In 1995, the Japanese Government awarded McKenzie the medal of the Order of the Rising Sun for his distinguished academic and educational contributions, and in 1998 he received an honorary doctorate from Keio University in Tokyo.

“Since the very earliest days of Rochester’s Department of Economics, Professor McKenzie has made the resources of the department available for the education of Japanese students,” said Kazuo Nishimura, a professor at the Institute of Economic Research at Kyoto University and one of McKenzie’s former students. “Rochester’s first Ph.D. in economics was awarded to the late Professor Akira Takayama in the early 1960s; since that time, Rochester has awarded more than 50 doctoral degrees to students from Japan.”

It was in 1957 that McKenzie began building a doctoral program in economics, which emphasized economic theory and mathematical techniques, and a new department within the College.

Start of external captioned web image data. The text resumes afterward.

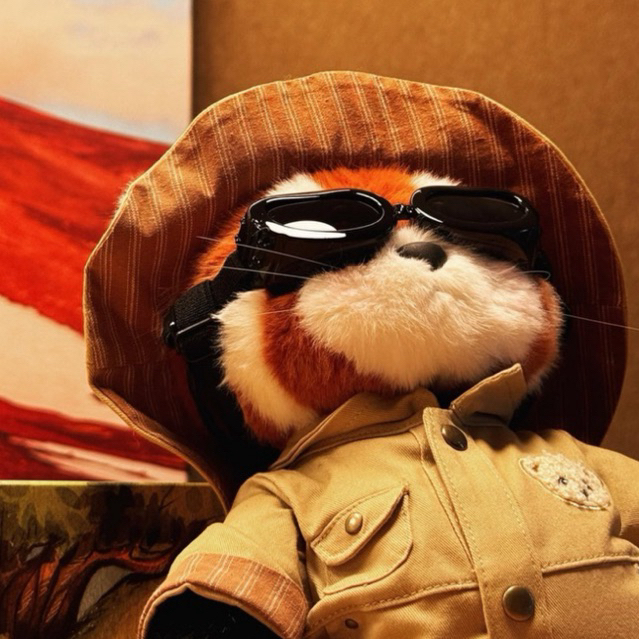 (พรีออเดอร์) RED PANDA WITH EXPLORER SUIT (30CM)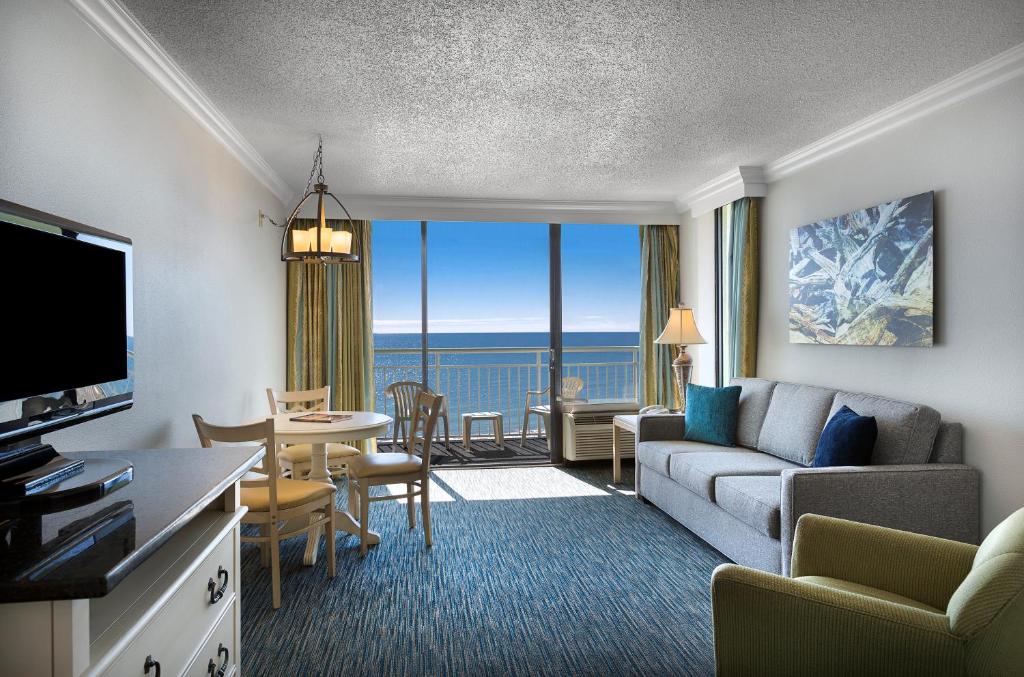Coral Beach Resort - Premium Frente Al Mar De Un Dormitorio Queen Suite-2 Cama Queen Con 1 Cama Doble De Pared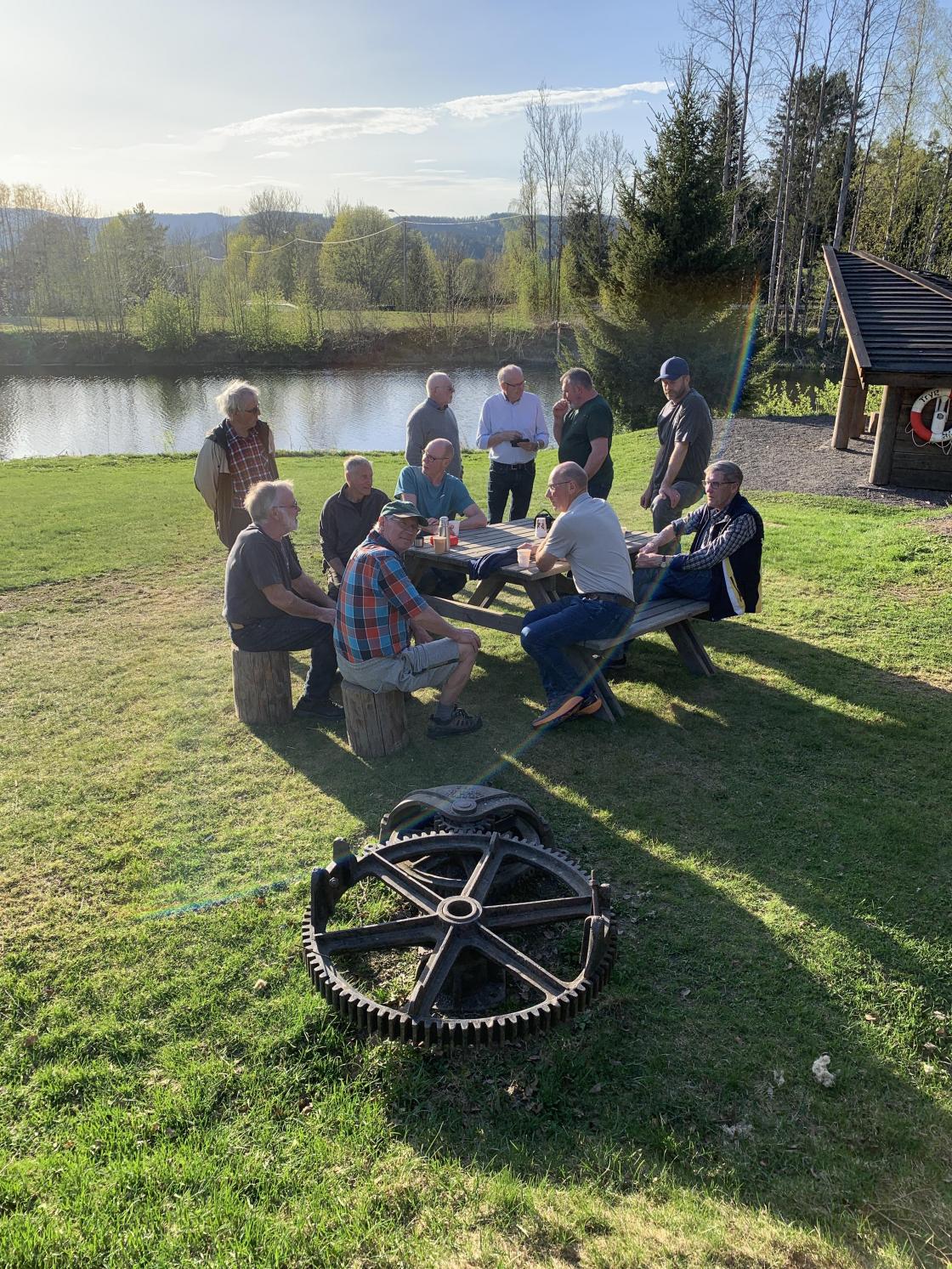 Og noen av dem som ikke fikk plass til tok seg en god prat ute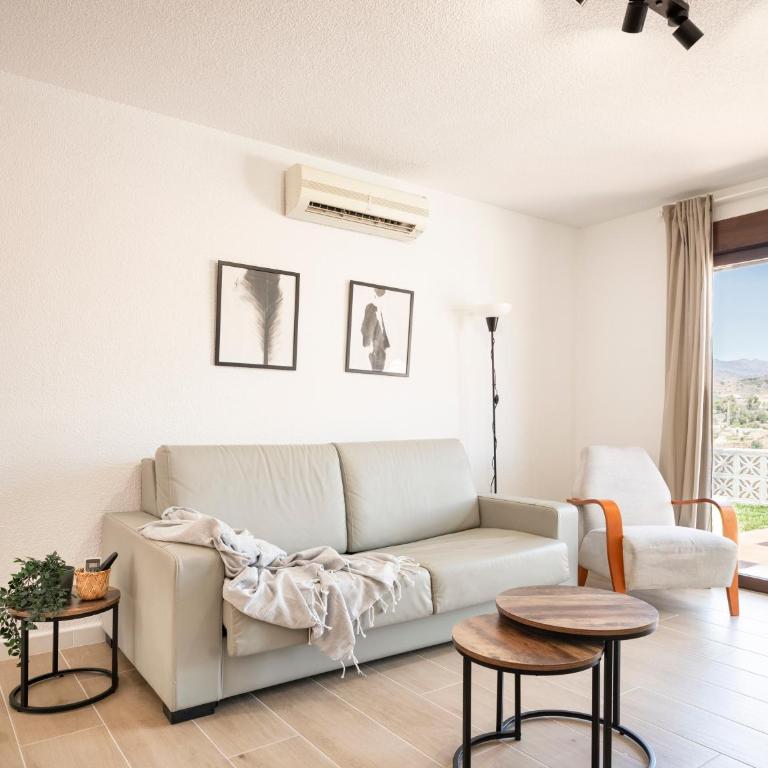 Lambda beach house piscina y parking - Apartamento de 2 dormitorios - 55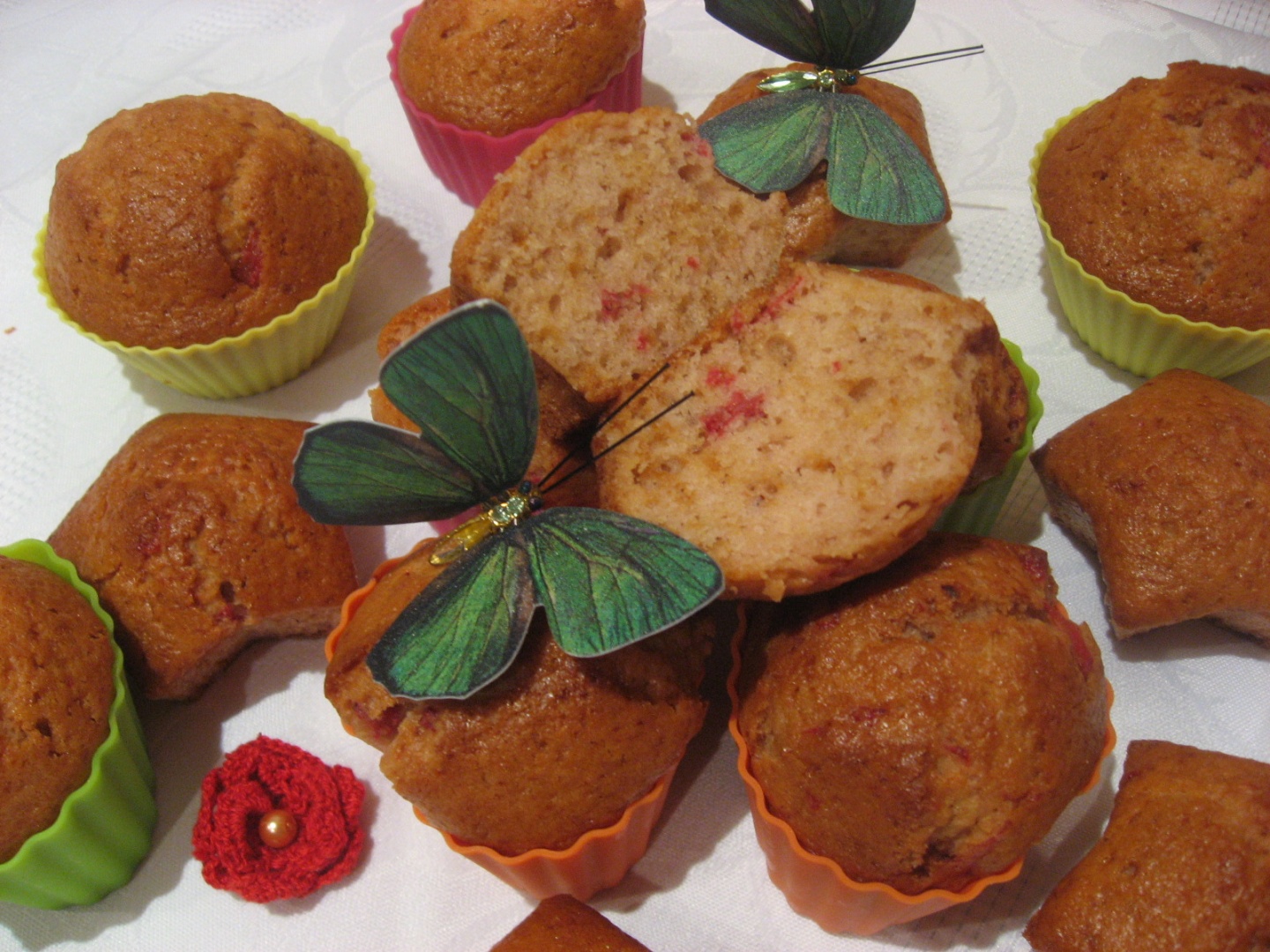 Briose cu dulceata de trandafiri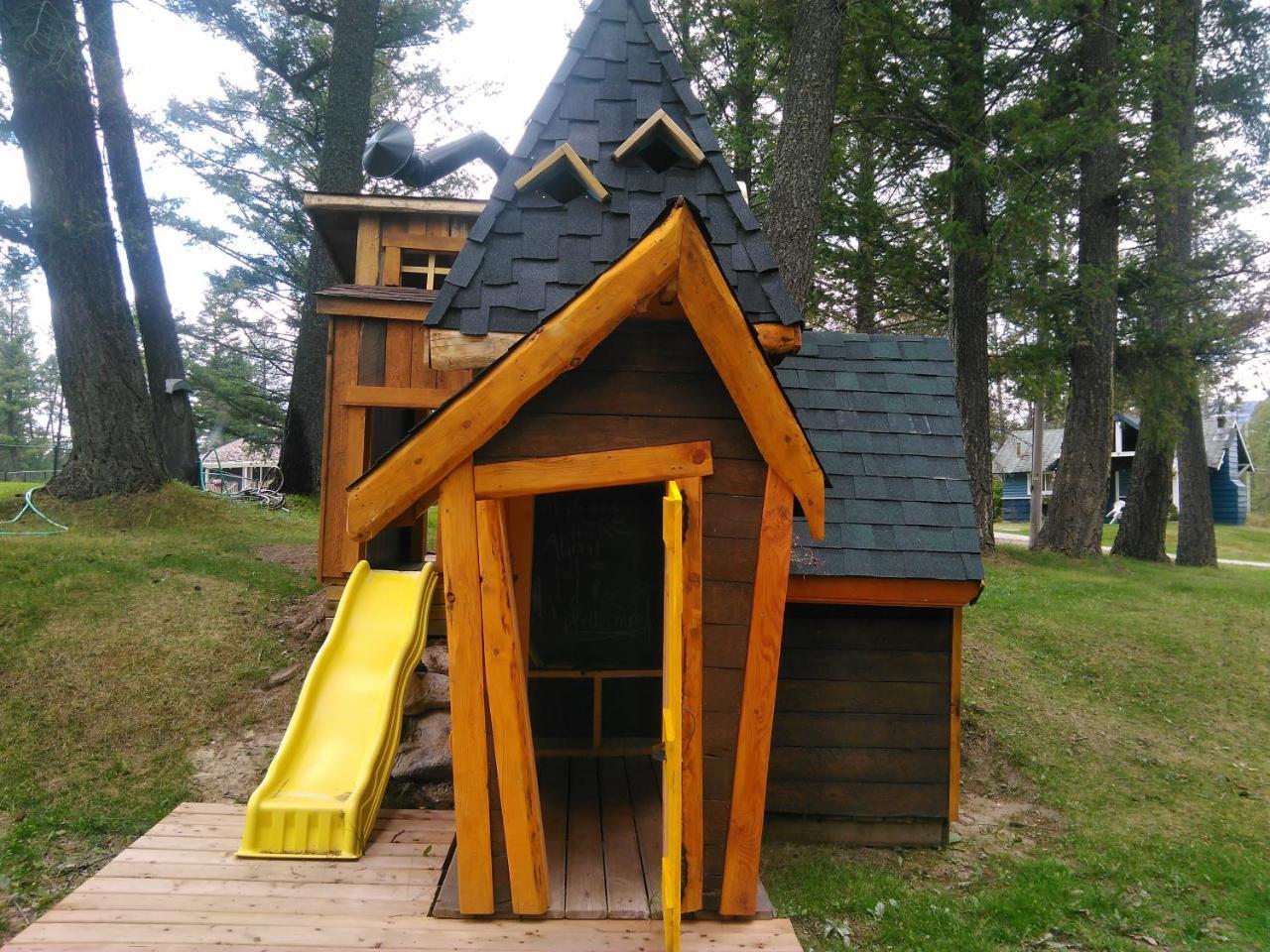Fairmont Mountain Bungalows Fairmont Hot Springs Bagian luar foto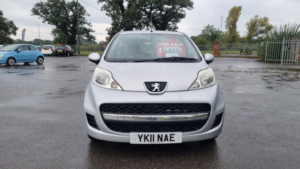 2011 Peugeot 107 1.0 12v Urban in Silver — image 4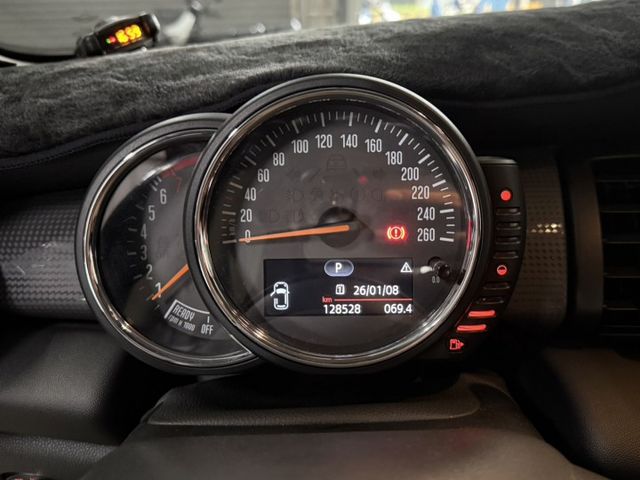 客戶寄賣~原鈑件 質感英倫風 可愛小鋼炮 R56 MINI COOPER 1.5渦輪 3D 免鑰匙 魚眼頭燈 循跡防滑  第9張相片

As department chair from then until 1966, he drew in promising scholars who helped him elevate economics at Rochester to international status.

The study of general equilibrium theory, which deals with price formation and the supply of goods and services in a competitive economy, is a major topic of research at Kyoto’s Institute of Economic Research, and will be greatly enhanced with McKenzie’s recent gift of his books and papers. The institute and its Center for the Study of Complex Economic Systems is “actively engaged in developing and extending research along the line of Professor McKenzie’s work,” Nishimura said.

All materials from McKenzie’s Rochester office have been relocated to Kyoto, and will be dedicated as the McKenzie Library during this week’s International Conference on Trade, Growth, and General Equilibrium.

“It makes sense in many ways for his papers to be in Japan,” commented Ronald W. Jones, former chair of economics at Rochester who will deliver a lecture at the conference. “A stellar accomplishment of his 45 years at Rochester was teaching a great group of Japanese students.”

Nishimura said that McKenzie’s honorary degree of Doctor of Economics of Kyoto University acknowledges his “nurturing of a new generation of mathematical economists both at home and abroad.”

McKenzie received his doctorate from Princeton University in 1956, and was a Rhodes scholar at Oxford University. A member of the National Academy of Sciences, he has written many articles and books that have helped expand an understanding of international trade and public finance. MIT Press published his most recent volume, Classical General Equilibrium Theory, in 2002.